Dataset records
::::

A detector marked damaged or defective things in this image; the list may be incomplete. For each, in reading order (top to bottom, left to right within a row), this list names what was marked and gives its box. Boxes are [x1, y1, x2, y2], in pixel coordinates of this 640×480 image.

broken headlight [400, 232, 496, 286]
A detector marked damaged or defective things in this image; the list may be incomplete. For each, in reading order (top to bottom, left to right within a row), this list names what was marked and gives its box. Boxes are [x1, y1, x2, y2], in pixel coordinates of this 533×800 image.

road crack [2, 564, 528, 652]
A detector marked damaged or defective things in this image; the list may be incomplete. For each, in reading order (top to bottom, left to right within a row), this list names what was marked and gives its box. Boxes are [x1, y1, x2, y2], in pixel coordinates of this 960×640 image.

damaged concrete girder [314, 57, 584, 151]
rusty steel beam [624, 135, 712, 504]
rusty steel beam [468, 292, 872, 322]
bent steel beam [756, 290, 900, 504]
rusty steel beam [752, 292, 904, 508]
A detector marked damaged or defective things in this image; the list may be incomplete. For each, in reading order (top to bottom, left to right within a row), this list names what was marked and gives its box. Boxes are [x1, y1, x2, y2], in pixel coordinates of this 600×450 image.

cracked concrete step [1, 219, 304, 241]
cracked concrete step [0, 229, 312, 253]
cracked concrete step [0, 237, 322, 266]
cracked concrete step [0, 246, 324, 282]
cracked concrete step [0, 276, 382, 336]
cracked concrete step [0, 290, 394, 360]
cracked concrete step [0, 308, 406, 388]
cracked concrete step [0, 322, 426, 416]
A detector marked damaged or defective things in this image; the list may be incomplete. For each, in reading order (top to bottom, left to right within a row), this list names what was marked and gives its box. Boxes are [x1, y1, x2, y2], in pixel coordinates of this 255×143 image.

::::

BRIEF :: Turn every line of the listing above into one numbered list, skipping the blank lines.

EXPECTED OUTPUT ::
1. A detector marked damaged or defective things in this image; the list may be incomplete. For each, in reading order (top to bottom, left to right within a row), this list names what was marked and gives its box. Boxes are [x1, y1, x2, y2], in pixel coordinates of this 640×480 image.
2. broken headlight [400, 232, 496, 286]
3. A detector marked damaged or defective things in this image; the list may be incomplete. For each, in reading order (top to bottom, left to right within a row), this list names what was marked and gives its box. Boxes are [x1, y1, x2, y2], in pixel coordinates of this 533×800 image.
4. road crack [2, 564, 528, 652]
5. A detector marked damaged or defective things in this image; the list may be incomplete. For each, in reading order (top to bottom, left to right within a row), this list names what was marked and gives its box. Boxes are [x1, y1, x2, y2], in pixel coordinates of this 960×640 image.
6. damaged concrete girder [314, 57, 584, 151]
7. rusty steel beam [624, 135, 712, 504]
8. rusty steel beam [468, 292, 872, 322]
9. bent steel beam [756, 290, 900, 504]
10. rusty steel beam [752, 292, 904, 508]
11. A detector marked damaged or defective things in this image; the list may be incomplete. For each, in reading order (top to bottom, left to right within a row), this list names what was marked and gives its box. Boxes are [x1, y1, x2, y2], in pixel coordinates of this 600×450 image.
12. cracked concrete step [1, 219, 304, 241]
13. cracked concrete step [0, 229, 312, 253]
14. cracked concrete step [0, 237, 322, 266]
15. cracked concrete step [0, 246, 324, 282]
16. cracked concrete step [0, 276, 382, 336]
17. cracked concrete step [0, 290, 394, 360]
18. cracked concrete step [0, 308, 406, 388]
19. cracked concrete step [0, 322, 426, 416]
20. A detector marked damaged or defective things in this image; the list may be incomplete. For each, in reading order (top to bottom, left to right within a row), this list names what was marked and gives its box. Boxes are [x1, y1, x2, y2], in pixel coordinates of this 255×143 image.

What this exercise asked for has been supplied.